Foster throws down gauntlet to Rays: I’ll talk Carillon stadium anywhere, anytime

The Tampa Bay Rays story so far: Owner Stuart Sternberg, unhappy with low attendance at Tropicana Field, wants a new stadium, preferably across the bay in Tampa, preferably paid for by people not named Stuart Sternberg. St. Petersburg Mayor Bill Foster, with a lease that not only binds the Rays to Tropicana Field through 2027 but restricts them from even talking to anyone else about a stadium in that time, tells Sternberg (and neighboring jurisdictions) that if anyone breathes a word about new stadiums anywhere but St. Pete, he’ll sue. Sternberg says he’ll happily talk about a new stadium in St. Pete, but only if he can talk to the other side of the bay, too. Everybody engages in a years-long staring contest.

Now, Foster appears to be trying to get some momentum for a new stadium in his town, inviting Sternberg to talk about the proposal for a stadium in the Carillon business park, and even offering to fly up to New York to meet with him. No response yet from Sternberg, but this is clearly meant to put him in a bind: If he accepts the offer he gives up on his position that any stadium talks need to include Tampa as an option, but if he turns it down he looks like a jerk for not being willing to discuss the one proposal on the table that has, well, really crappy renderings, anyway.

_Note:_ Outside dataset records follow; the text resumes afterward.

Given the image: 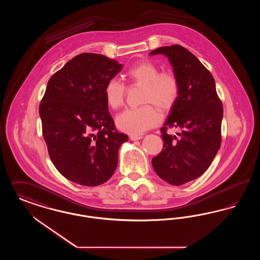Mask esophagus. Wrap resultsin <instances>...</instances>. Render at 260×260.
<instances>
[{
  "mask_svg": "<svg viewBox=\"0 0 260 260\" xmlns=\"http://www.w3.org/2000/svg\"><path fill=\"white\" fill-rule=\"evenodd\" d=\"M129 138L132 139V140H139V139H141L142 138V136H129Z\"/></svg>",
  "mask_w": 260,
  "mask_h": 260,
  "instance_id": "34e87169",
  "label": "esophagus"
}]
</instances>
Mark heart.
<instances>
[{"label":"heart","instance_id":"b5f03b06","mask_svg":"<svg viewBox=\"0 0 260 260\" xmlns=\"http://www.w3.org/2000/svg\"><path fill=\"white\" fill-rule=\"evenodd\" d=\"M132 85L142 86L139 107L128 108L118 115L116 122L125 133L138 136L159 124L161 116L157 109L169 111L176 104L180 95V85L172 72H160V68L150 60H141L131 66L124 73ZM126 87L116 78L107 81L104 96L111 109H118L124 104ZM153 105L152 106L151 104Z\"/></svg>","mask_w":260,"mask_h":260}]
</instances>
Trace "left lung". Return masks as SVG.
Returning <instances> with one entry per match:
<instances>
[{
	"instance_id": "1",
	"label": "left lung",
	"mask_w": 260,
	"mask_h": 260,
	"mask_svg": "<svg viewBox=\"0 0 260 260\" xmlns=\"http://www.w3.org/2000/svg\"><path fill=\"white\" fill-rule=\"evenodd\" d=\"M169 57L180 85V95L161 128L164 145L152 159L154 171L166 182L182 185L200 177L221 144L222 102L210 71L189 50L172 45L150 52ZM177 127L176 136L167 128Z\"/></svg>"
}]
</instances>
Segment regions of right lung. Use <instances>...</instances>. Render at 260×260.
I'll list each match as a JSON object with an SVG mask.
<instances>
[{"label":"right lung","mask_w":260,"mask_h":260,"mask_svg":"<svg viewBox=\"0 0 260 260\" xmlns=\"http://www.w3.org/2000/svg\"><path fill=\"white\" fill-rule=\"evenodd\" d=\"M123 65L85 52L50 77L39 112L50 160L70 181L84 186L106 182L127 140L115 126L104 96L107 81Z\"/></svg>","instance_id":"obj_1"}]
</instances>
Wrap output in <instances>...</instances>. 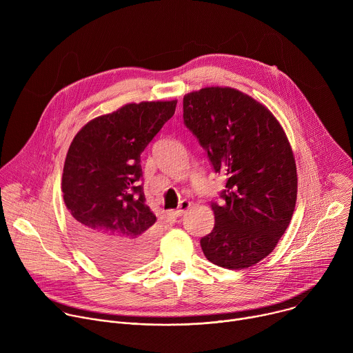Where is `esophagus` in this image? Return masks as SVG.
<instances>
[{"mask_svg":"<svg viewBox=\"0 0 353 353\" xmlns=\"http://www.w3.org/2000/svg\"><path fill=\"white\" fill-rule=\"evenodd\" d=\"M190 207H191V203H190V201L183 199V201H180V204H179L177 210H174V211H173V214H174L176 216H181L183 214H185V212L188 211V208H190Z\"/></svg>","mask_w":353,"mask_h":353,"instance_id":"obj_1","label":"esophagus"}]
</instances>
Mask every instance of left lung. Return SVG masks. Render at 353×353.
Here are the masks:
<instances>
[{"label":"left lung","instance_id":"1","mask_svg":"<svg viewBox=\"0 0 353 353\" xmlns=\"http://www.w3.org/2000/svg\"><path fill=\"white\" fill-rule=\"evenodd\" d=\"M184 124L228 176L225 204L212 203L215 226L201 239L205 257L228 270L256 265L290 223L297 173L293 150L263 103L229 86H207L183 99Z\"/></svg>","mask_w":353,"mask_h":353}]
</instances>
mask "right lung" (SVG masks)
Wrapping results in <instances>:
<instances>
[{"label":"right lung","instance_id":"obj_1","mask_svg":"<svg viewBox=\"0 0 353 353\" xmlns=\"http://www.w3.org/2000/svg\"><path fill=\"white\" fill-rule=\"evenodd\" d=\"M177 100L127 103L94 117L74 137L63 198L85 253L109 270H128L152 253L155 214L146 205L141 154L174 114Z\"/></svg>","mask_w":353,"mask_h":353}]
</instances>
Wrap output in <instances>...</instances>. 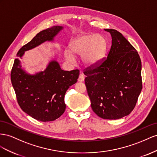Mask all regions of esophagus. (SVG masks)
Masks as SVG:
<instances>
[{
    "label": "esophagus",
    "mask_w": 157,
    "mask_h": 157,
    "mask_svg": "<svg viewBox=\"0 0 157 157\" xmlns=\"http://www.w3.org/2000/svg\"><path fill=\"white\" fill-rule=\"evenodd\" d=\"M84 79H85V76L83 74H79V78H78V82H83Z\"/></svg>",
    "instance_id": "obj_1"
}]
</instances>
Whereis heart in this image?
Returning a JSON list of instances; mask_svg holds the SVG:
<instances>
[{
  "label": "heart",
  "instance_id": "1",
  "mask_svg": "<svg viewBox=\"0 0 157 157\" xmlns=\"http://www.w3.org/2000/svg\"><path fill=\"white\" fill-rule=\"evenodd\" d=\"M106 42L99 35L84 34L79 35L70 43L71 51L76 55L83 56L82 61L88 67L96 66L103 58L106 51ZM66 59L72 62L74 55L70 52L65 54Z\"/></svg>",
  "mask_w": 157,
  "mask_h": 157
}]
</instances>
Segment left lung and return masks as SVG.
<instances>
[{"label": "left lung", "instance_id": "left-lung-1", "mask_svg": "<svg viewBox=\"0 0 157 157\" xmlns=\"http://www.w3.org/2000/svg\"><path fill=\"white\" fill-rule=\"evenodd\" d=\"M112 37L107 57L84 74L91 108L107 120L122 118L135 108L142 89L141 61L132 44L119 31L105 29Z\"/></svg>", "mask_w": 157, "mask_h": 157}]
</instances>
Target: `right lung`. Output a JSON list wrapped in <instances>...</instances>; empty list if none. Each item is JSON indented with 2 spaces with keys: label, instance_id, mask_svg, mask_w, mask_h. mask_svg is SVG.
Instances as JSON below:
<instances>
[{
  "label": "right lung",
  "instance_id": "1",
  "mask_svg": "<svg viewBox=\"0 0 157 157\" xmlns=\"http://www.w3.org/2000/svg\"><path fill=\"white\" fill-rule=\"evenodd\" d=\"M62 29L63 27L56 25L40 31L20 49L17 57L21 58L25 51L44 42L53 41ZM21 67L20 61L16 59L11 71V82L20 108L41 122H51L59 118L66 109L65 93L77 82L79 70H62L56 60L49 62L44 71L35 75L27 74Z\"/></svg>",
  "mask_w": 157,
  "mask_h": 157
}]
</instances>
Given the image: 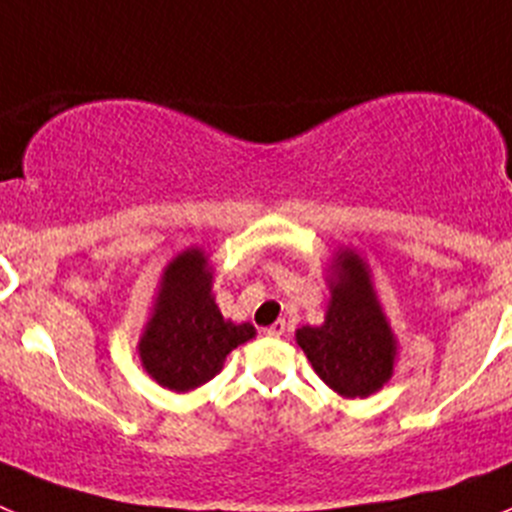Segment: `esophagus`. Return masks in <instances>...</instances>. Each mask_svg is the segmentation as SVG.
I'll use <instances>...</instances> for the list:
<instances>
[{
    "instance_id": "esophagus-1",
    "label": "esophagus",
    "mask_w": 512,
    "mask_h": 512,
    "mask_svg": "<svg viewBox=\"0 0 512 512\" xmlns=\"http://www.w3.org/2000/svg\"><path fill=\"white\" fill-rule=\"evenodd\" d=\"M284 332H286V321H284V319L274 321V324H271L269 329H264V334H266V337H271V339H279V337H284Z\"/></svg>"
}]
</instances>
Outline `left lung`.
<instances>
[{
    "label": "left lung",
    "instance_id": "obj_1",
    "mask_svg": "<svg viewBox=\"0 0 512 512\" xmlns=\"http://www.w3.org/2000/svg\"><path fill=\"white\" fill-rule=\"evenodd\" d=\"M324 324L296 329L314 372L347 399H364L392 379L397 337L382 309L372 271L354 248H339L329 264Z\"/></svg>",
    "mask_w": 512,
    "mask_h": 512
}]
</instances>
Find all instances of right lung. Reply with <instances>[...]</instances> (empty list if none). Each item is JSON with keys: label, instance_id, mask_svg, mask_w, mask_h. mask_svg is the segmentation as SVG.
<instances>
[{"label": "right lung", "instance_id": "right-lung-1", "mask_svg": "<svg viewBox=\"0 0 512 512\" xmlns=\"http://www.w3.org/2000/svg\"><path fill=\"white\" fill-rule=\"evenodd\" d=\"M256 337L248 321L223 319L213 299L208 253L191 246L168 261L138 342L140 364L170 392H193L223 369L228 354Z\"/></svg>", "mask_w": 512, "mask_h": 512}]
</instances>
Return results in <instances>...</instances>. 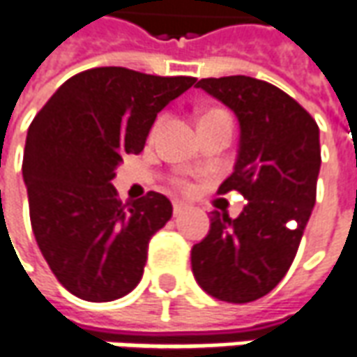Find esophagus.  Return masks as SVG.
I'll return each mask as SVG.
<instances>
[{"mask_svg": "<svg viewBox=\"0 0 357 357\" xmlns=\"http://www.w3.org/2000/svg\"><path fill=\"white\" fill-rule=\"evenodd\" d=\"M187 208H189V206H187L185 203H181V201H176V203H174V214H176V216L185 213Z\"/></svg>", "mask_w": 357, "mask_h": 357, "instance_id": "obj_1", "label": "esophagus"}]
</instances>
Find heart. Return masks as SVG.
Wrapping results in <instances>:
<instances>
[{"instance_id":"b5f03b06","label":"heart","mask_w":357,"mask_h":357,"mask_svg":"<svg viewBox=\"0 0 357 357\" xmlns=\"http://www.w3.org/2000/svg\"><path fill=\"white\" fill-rule=\"evenodd\" d=\"M218 116H228V112H224V109H216V108L208 109V112H204V114H203L201 121L218 118ZM160 123H162V118L156 119V123H154V131H156V129L160 127ZM174 183H176V185H178L181 191H191V189H193V183H191V181H189V179H185V178H178L176 181H174Z\"/></svg>"}]
</instances>
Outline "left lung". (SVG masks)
Masks as SVG:
<instances>
[{"label": "left lung", "mask_w": 357, "mask_h": 357, "mask_svg": "<svg viewBox=\"0 0 357 357\" xmlns=\"http://www.w3.org/2000/svg\"><path fill=\"white\" fill-rule=\"evenodd\" d=\"M197 86L238 116V160L218 195L239 191L248 204L238 218L214 211L191 268L213 298L248 303L276 288L298 253L317 197L319 127L291 96L253 77H211Z\"/></svg>", "instance_id": "left-lung-1"}]
</instances>
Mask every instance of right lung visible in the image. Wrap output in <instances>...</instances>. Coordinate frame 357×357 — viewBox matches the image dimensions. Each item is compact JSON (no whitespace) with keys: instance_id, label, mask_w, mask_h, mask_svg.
Segmentation results:
<instances>
[{"instance_id":"right-lung-1","label":"right lung","mask_w":357,"mask_h":357,"mask_svg":"<svg viewBox=\"0 0 357 357\" xmlns=\"http://www.w3.org/2000/svg\"><path fill=\"white\" fill-rule=\"evenodd\" d=\"M195 81L94 67L67 79L32 119L22 156L32 231L77 298L118 300L141 282L172 203L156 191L123 203L112 179L123 154L143 151L156 114Z\"/></svg>"}]
</instances>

It’s a clever move by Foster on the one hand, but on the other you have to wonder if his insistence on keeping the Rays on his side of the bay is really in St. Pete’s best interest: The latest estimates of a stadium’s cost are between $540 million and $570 million, according to the Tampa Bay Times, and with nobody having any idea yet who’ll pay for this, it might be cheaper just to let the Rays walk. (Or, better, to ask them to buy their way out of the lease if they want a new stadium in Tampa.) Sternberg may not want a stadium on the St. Pete side of the bay because of Tampa residents’ alleged gephyrophobia issues, but his bigger goal is to shift the debate from “Will the Rays get a new stadium?” to “How and where will we build the Rays a new stadium?”, and Foster’s move does help him in that regard.

Meanwhile, it turns out that no one has bothered to talk to all the people whose homes and businesses are on the proposed site of the Carillon stadium, and who are now getting antsy about what would happen to them under this plan:

[Robert] Szasz, who is three years into a 15-year lease, is open to the idea of moving his cafe — for the right price.

“If they’re willing to relocate us or do something about us still existing during the development, I would definitely be interested,” he said.

You might want to notch that $540-570 million estimate up a bit…


6 comments on “Foster throws down gauntlet to Rays: I’ll talk Carillon stadium anywhere, anytime

  1. Extracting a buyout from the Rays has to be their best option. There’s just no way that a new stadium anywhere in the region is going to boost attendance to levels that would make a significant subsidy worthwhile. The current numbers are just too low for what has been a very good team in recent years. You’d hope that Tampa would be smart enough to realize this, but if Sternberg can fool them into paying for a large chunk of a stadium then St. Pete should grab whatever buyout they can get.

  2. I have no idea what St. Pete’s business environment is like, but this may make some sense. If St. Pete can get the Rays to do a 49ers style deal (pay off the bonds with rent payments and seat fees), then I can see why keeping the stadium in the city would be preferable. If this business park is like a lot of business parks I’ve been to, there will be ample space for parking, decent access to freeways and space for restaurants, bars and hotels that the stadium could help support.

  3. Seat fees? Like a tax or a PSL? Is the Trop really such a bad place to watch baseball? A new stadium will only make tickets & parking more expensive.

    Another tragedy to the 2012 Tampa Rays much to Bud Selig’s delight, they had the 5th best A.L. record & still missed the playoffs; while 7th-win ranked Detroit goes. Proving once again, divisions are a fallacy.

  4. PSL’s might work in a “prosperous” area like silicone valley but not in central Florida. Any new mallpark will increase the cost of attending games and many that can afford to go now won’t be able to.
    If the Rayz had an out-of-market alternative they would have used it by now.
    They’re stuck hoping that they’ll get what they want in Tampa and it will pay off.

  5. I was literally thinking of seat fees, as in something similar to the $1.60 per-seat, fee I pay on each Milwaukee Bucks season ticket I have in order to pay for BMO Harris Bradley Center maintenance. I am aware that seat fees cut into the price that a team can charge for tickets, but it may be a way to pay off some of the arena debt if the Rays are open to the idea.

  6. “…as in something similar to the $1.60 per-seat, fee I pay…”

    Having the people who use the facility pay for the facility sounds good to me, but it kinda defeats the purpose of using extortion to get it built using OPM (Other People’s Money).